**Exercise description:** Please report each line of the data below that contains the string "instances".
┌─ Data to use
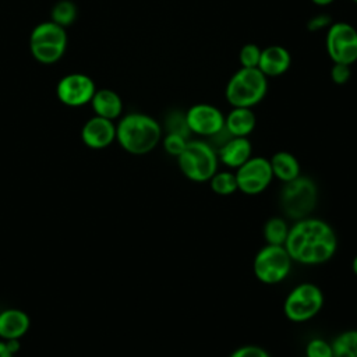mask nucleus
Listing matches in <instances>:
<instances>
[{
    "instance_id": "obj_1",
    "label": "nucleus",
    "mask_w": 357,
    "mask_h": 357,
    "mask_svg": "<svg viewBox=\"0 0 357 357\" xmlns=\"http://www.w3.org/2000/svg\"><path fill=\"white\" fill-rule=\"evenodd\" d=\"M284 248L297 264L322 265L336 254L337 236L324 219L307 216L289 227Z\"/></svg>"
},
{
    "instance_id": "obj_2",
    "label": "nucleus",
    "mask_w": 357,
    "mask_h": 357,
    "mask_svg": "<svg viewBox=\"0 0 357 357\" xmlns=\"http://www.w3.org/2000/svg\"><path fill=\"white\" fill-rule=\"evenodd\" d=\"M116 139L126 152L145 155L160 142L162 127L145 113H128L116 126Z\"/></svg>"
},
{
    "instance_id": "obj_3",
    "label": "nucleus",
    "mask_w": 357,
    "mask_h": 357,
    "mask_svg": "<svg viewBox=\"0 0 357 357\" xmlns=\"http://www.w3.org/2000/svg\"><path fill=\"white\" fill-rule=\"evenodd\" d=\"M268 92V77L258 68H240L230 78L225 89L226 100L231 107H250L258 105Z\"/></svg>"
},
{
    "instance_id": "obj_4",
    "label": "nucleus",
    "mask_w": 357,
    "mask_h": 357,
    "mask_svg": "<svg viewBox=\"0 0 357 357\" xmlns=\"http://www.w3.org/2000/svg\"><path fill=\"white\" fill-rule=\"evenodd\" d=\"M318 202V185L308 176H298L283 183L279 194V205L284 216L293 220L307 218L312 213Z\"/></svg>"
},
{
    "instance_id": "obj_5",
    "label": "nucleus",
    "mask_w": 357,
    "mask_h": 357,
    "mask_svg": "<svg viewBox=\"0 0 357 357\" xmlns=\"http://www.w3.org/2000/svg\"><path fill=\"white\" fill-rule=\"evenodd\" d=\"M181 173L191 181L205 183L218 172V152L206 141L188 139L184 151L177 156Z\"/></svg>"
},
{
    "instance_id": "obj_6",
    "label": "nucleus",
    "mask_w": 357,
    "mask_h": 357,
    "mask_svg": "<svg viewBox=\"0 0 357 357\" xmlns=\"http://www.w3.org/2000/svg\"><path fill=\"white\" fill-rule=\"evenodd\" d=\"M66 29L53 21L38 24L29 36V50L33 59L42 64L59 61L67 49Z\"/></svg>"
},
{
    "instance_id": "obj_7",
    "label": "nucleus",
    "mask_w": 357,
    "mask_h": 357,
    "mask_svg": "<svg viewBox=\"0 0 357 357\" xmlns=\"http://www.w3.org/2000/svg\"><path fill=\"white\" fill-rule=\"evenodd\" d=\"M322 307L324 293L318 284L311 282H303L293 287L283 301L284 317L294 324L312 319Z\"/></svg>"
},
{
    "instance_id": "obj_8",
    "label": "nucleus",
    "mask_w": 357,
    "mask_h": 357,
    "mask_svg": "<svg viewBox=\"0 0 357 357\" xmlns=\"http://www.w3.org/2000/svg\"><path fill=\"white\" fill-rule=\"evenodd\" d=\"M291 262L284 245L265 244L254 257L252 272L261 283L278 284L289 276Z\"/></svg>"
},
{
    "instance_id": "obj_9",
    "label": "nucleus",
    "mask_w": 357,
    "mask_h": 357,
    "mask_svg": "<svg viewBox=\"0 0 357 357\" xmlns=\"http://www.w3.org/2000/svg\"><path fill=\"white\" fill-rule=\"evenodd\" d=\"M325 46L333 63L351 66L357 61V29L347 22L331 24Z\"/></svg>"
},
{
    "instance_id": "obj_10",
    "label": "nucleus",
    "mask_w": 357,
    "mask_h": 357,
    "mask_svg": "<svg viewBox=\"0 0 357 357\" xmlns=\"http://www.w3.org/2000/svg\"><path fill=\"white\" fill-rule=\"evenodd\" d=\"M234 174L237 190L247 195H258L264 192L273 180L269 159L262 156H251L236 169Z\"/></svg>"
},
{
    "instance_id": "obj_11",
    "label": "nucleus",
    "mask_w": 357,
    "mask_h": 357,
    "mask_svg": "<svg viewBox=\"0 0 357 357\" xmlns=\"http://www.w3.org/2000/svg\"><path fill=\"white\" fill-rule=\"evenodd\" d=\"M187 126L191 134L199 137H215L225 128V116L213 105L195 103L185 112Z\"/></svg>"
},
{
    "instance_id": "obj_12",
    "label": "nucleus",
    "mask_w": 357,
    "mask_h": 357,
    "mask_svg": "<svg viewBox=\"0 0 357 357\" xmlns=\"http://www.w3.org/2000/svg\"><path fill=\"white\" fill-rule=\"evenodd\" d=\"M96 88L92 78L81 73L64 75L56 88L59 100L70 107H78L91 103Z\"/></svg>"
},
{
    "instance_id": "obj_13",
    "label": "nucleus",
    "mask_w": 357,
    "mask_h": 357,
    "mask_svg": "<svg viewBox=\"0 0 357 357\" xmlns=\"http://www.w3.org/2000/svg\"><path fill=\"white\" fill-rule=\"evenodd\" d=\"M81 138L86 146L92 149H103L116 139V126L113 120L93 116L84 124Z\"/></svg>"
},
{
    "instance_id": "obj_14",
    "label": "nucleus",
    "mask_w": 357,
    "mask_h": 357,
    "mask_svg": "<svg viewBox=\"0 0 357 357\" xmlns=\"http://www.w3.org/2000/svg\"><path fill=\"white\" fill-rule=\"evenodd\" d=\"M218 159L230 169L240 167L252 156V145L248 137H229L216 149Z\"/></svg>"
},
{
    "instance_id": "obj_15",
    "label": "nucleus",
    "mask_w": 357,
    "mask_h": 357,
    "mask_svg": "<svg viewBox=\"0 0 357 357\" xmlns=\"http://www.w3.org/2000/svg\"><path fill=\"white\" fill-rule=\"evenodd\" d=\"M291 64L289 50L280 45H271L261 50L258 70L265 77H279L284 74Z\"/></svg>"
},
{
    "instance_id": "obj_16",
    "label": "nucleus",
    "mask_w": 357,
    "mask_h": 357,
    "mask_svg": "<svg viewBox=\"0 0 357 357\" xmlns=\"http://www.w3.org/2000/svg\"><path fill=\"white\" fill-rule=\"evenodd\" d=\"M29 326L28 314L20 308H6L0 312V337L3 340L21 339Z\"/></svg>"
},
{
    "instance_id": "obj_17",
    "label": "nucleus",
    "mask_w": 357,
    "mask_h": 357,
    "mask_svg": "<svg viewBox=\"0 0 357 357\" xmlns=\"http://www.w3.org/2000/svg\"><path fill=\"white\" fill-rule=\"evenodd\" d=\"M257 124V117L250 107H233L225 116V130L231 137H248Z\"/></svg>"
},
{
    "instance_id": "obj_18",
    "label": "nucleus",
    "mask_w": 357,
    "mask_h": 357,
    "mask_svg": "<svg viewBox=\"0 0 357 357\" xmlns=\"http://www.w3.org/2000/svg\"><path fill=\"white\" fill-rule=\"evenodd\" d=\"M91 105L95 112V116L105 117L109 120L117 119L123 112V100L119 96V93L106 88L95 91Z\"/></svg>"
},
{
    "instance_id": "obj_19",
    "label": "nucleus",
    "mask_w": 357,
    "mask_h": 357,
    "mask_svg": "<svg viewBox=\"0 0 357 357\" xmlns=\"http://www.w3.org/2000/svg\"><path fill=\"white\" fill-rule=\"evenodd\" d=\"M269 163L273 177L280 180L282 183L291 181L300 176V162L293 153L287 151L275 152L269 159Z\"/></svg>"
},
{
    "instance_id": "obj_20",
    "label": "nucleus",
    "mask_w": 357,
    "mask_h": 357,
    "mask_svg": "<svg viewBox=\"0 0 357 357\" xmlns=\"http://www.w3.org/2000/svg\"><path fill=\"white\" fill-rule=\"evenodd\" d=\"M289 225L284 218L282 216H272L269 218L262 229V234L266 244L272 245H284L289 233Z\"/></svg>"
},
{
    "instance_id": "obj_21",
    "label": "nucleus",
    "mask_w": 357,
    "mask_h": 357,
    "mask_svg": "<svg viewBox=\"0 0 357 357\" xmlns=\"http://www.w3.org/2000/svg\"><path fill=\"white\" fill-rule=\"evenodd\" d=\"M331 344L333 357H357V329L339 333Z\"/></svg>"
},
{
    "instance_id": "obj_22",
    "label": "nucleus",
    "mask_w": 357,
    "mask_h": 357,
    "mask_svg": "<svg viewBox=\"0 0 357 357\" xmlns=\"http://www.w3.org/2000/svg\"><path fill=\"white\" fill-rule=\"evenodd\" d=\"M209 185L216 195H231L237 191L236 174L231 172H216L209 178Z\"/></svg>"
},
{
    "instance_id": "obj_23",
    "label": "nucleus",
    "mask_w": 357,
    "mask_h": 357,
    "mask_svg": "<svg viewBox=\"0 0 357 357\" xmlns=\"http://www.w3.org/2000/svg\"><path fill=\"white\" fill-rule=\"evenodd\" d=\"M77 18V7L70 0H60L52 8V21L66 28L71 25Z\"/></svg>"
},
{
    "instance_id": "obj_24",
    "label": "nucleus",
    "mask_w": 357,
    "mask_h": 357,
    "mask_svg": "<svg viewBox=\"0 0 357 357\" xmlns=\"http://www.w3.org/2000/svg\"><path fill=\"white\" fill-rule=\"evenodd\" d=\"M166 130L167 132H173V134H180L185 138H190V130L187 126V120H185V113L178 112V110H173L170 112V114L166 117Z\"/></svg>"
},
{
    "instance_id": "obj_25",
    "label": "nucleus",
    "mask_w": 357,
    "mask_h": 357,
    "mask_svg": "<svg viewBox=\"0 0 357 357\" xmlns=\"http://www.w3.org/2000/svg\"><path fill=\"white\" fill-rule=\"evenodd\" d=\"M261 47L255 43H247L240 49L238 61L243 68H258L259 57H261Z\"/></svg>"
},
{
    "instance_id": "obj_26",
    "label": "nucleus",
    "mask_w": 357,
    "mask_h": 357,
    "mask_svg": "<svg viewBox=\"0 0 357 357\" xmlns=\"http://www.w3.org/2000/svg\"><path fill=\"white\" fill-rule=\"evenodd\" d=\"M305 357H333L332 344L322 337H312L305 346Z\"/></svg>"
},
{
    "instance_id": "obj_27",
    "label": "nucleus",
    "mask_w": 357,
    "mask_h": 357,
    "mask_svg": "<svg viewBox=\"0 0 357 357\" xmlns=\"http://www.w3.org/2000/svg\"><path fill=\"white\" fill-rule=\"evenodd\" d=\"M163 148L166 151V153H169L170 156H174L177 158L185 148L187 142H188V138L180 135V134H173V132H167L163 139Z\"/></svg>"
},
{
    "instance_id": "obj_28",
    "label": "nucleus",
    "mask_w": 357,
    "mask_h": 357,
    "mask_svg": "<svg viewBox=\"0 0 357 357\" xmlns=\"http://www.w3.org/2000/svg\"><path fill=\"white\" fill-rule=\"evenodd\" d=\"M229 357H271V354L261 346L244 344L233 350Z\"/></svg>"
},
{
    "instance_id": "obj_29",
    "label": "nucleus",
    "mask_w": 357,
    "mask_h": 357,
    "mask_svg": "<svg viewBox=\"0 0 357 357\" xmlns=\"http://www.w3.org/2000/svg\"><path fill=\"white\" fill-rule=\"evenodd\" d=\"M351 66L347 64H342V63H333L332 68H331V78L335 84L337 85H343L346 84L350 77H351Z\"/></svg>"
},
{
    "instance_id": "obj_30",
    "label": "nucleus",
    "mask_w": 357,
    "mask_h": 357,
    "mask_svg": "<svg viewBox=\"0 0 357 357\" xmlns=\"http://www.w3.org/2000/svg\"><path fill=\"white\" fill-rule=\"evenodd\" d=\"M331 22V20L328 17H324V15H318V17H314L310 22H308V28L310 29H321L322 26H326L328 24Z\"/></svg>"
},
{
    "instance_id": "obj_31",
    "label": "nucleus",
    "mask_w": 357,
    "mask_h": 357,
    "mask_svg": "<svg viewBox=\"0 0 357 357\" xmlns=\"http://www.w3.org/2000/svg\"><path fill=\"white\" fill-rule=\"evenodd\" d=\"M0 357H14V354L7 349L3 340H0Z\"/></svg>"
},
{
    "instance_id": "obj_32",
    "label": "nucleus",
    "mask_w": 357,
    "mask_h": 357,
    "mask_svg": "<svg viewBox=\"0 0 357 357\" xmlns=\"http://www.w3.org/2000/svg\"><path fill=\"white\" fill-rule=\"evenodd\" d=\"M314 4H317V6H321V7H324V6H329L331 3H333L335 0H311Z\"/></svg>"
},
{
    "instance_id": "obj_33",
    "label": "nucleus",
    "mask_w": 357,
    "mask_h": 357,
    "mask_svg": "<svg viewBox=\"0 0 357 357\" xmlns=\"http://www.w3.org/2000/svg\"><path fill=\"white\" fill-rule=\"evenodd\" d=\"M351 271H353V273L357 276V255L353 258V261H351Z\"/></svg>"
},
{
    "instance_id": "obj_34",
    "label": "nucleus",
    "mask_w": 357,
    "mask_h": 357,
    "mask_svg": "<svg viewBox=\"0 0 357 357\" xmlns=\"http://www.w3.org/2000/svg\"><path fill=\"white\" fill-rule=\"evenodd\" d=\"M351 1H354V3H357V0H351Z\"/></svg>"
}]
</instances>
└─
**Finished answer:**
Listing matches in <instances>:
<instances>
</instances>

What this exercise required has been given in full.